Numerical coupling of aerosol emissions, dry removal, and turbulent mixing in the E3SM Atmosphere Model version 1 (EAMv1), part II: a semi-discrete error analysis framework for assessing coupling schemes

This paper complements the empirical justification of the revised scheme in Part I of this work with a mathematical justification leveraging a semi-discrete analysis framework for assessing the splitting error of process coupling methods. The novelty of the framework is that splitting error is distinguished from the process time integration errors, i.e., the errors caused by discrete time integration of individual processes, leading to expressions that are more easily interpreted utilizing existing physical understanding of the processes that the terms represent. This application of this framework to dust life cycle in EAMv1 showcases such an interpretation, using the leading-order splitting error that results from the framework to confirm (i) that the original EAMv1 scheme artificially strengthens the effect of dry removal processes, and (ii) that the revised splitting reduces that artificial strengthening.
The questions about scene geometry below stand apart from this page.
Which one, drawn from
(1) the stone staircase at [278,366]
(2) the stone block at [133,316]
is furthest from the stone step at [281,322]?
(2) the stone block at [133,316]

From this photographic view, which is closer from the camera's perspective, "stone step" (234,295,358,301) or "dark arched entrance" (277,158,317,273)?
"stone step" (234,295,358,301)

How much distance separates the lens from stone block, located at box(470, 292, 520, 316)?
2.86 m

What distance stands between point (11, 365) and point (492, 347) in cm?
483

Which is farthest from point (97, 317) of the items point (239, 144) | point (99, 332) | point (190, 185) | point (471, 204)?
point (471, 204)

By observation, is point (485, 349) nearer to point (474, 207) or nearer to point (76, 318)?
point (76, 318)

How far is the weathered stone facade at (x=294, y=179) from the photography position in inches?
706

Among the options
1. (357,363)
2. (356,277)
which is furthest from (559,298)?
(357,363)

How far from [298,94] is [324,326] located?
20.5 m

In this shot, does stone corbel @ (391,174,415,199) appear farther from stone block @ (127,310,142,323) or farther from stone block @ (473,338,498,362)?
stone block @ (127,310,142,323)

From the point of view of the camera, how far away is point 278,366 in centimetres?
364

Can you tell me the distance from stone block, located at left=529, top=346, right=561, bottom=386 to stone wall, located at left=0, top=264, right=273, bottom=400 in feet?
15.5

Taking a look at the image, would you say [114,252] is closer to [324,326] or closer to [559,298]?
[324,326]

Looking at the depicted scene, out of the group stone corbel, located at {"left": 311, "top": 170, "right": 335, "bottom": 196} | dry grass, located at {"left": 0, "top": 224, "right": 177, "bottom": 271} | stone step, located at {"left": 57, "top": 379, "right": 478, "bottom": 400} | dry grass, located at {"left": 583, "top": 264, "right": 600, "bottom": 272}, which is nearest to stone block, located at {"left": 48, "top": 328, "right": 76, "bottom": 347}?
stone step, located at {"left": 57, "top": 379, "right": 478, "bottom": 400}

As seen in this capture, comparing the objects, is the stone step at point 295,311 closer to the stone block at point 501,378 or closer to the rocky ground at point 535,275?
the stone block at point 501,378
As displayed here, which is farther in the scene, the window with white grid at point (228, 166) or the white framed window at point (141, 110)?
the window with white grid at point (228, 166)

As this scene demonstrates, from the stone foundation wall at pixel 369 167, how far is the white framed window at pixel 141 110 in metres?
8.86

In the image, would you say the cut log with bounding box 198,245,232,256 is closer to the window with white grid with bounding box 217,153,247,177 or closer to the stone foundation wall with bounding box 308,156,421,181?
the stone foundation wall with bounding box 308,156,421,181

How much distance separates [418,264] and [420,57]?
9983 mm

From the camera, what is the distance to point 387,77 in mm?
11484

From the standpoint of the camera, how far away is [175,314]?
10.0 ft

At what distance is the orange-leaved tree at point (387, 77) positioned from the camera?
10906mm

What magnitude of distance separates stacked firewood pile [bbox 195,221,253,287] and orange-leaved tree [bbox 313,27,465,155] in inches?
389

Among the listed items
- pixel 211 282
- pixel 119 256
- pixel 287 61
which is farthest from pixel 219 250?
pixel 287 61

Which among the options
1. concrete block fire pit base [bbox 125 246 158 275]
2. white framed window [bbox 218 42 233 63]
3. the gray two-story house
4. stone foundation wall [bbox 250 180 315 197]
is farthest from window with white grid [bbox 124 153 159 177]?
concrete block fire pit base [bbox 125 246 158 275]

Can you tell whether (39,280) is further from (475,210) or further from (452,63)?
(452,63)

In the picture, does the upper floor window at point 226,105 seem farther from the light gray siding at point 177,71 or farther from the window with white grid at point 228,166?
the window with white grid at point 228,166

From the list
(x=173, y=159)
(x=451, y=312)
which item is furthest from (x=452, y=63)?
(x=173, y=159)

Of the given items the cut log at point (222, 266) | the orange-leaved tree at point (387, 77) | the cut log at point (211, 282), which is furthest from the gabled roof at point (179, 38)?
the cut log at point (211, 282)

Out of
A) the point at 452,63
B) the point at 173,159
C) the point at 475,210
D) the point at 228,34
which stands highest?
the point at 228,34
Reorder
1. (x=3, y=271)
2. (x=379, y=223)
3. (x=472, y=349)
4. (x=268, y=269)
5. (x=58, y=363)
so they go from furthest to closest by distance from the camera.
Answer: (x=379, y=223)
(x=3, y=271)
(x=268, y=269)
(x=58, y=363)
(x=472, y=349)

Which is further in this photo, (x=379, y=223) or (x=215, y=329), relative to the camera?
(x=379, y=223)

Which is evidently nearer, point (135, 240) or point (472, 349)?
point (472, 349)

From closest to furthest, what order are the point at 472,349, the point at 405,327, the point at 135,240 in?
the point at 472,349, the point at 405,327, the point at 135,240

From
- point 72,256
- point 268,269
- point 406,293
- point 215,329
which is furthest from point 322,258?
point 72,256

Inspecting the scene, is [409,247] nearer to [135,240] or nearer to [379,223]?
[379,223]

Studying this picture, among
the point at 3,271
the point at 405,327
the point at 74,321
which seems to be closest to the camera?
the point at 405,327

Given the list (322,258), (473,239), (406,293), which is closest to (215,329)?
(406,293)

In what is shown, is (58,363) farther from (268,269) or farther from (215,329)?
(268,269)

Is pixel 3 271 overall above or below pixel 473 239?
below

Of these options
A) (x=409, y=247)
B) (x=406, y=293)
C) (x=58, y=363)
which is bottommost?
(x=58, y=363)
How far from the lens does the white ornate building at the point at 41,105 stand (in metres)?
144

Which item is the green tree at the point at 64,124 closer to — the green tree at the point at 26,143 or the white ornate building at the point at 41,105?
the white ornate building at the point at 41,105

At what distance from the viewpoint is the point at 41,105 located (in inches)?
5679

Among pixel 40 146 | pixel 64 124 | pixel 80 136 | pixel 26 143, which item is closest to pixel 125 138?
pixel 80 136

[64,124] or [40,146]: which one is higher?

While the error analysis framework is presented in the context of the dust life cycle in EAMv1, the framework can be broadly leveraged to evaluate process coupling schemes, both in other physical problems and for any number of processes. This framework will be particularly powerful when the various process implementations support a variety of time integration approaches. Whereas traditional local truncation error approaches require separate consideration of each combination of time integration methods, this framework enables evaluation of coupling schemes independent of particular time integration approaches for each process while still allowing for the incorporation of these specific time integration errors if so desired. The framework also explains how the splitting error terms result from (i) the integration of individual processes in isolation from other processes, and (ii) the choices of input state and timestep size for the isolated integration of processes.